> [EXERCISE]: Word for word, restate the entries below and exclude every image.

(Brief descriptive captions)

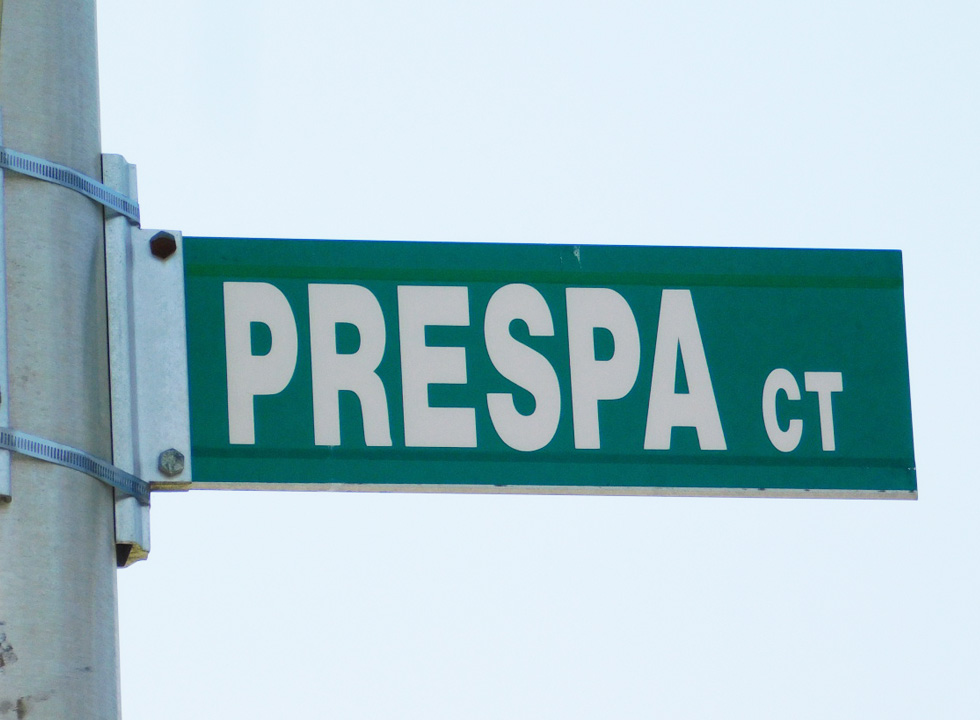 PrespaCourt-Sign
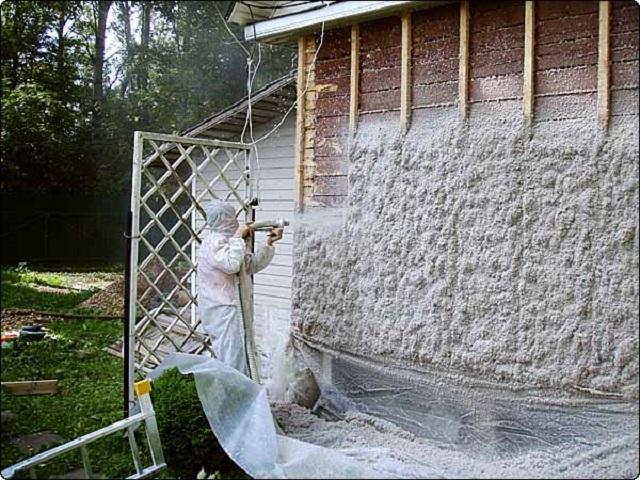Утепление фасада эковатой методом напыления.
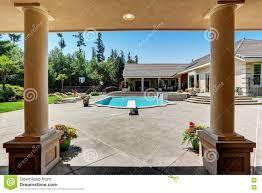 Modern Back Yard Modern Backyard With Swimming Pool In American Mansion Stock Photo
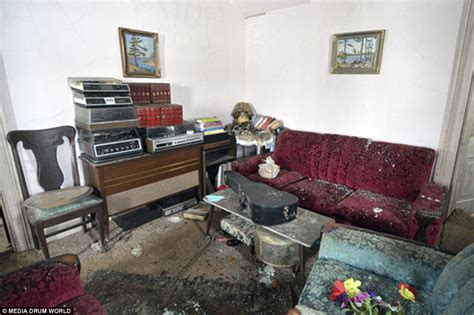 The Room Found by Explorer In Canada Discovers Home Abandoned 50 Years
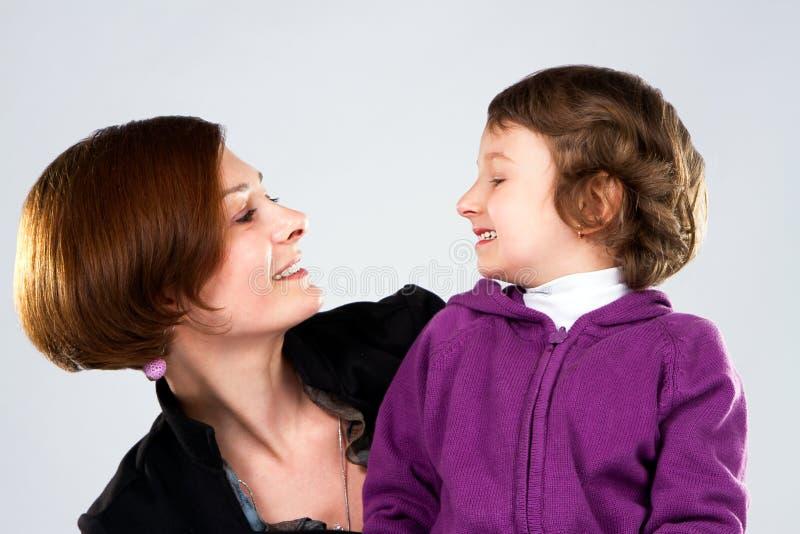 Matriz nova com sua filha foto de stock royalty free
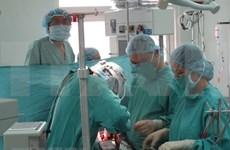 Tailandeses ofrecen donación a pacientes con escasos recursos de Ciudad Ho Chi Minh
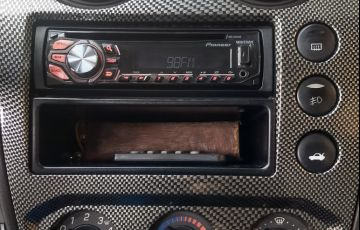 Ford Fiesta Hatch Trail 1.6 (Flex) - Foto #3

> [RESPONSE TO THE EXERCISE]:
 PrespaCourt-Sign
Утепление фасада эковатой методом напыления.
 Modern Back Yard Modern Backyard With Swimming Pool In American Mansion Stock Photo
 The Room Found by Explorer In Canada Discovers Home Abandoned 50 Years
 Matriz nova com sua filha foto de stock royalty free
 Tailandeses ofrecen donación a pacientes con escasos recursos de Ciudad Ho Chi Minh
 Ford Fiesta Hatch Trail 1.6 (Flex) - Foto #3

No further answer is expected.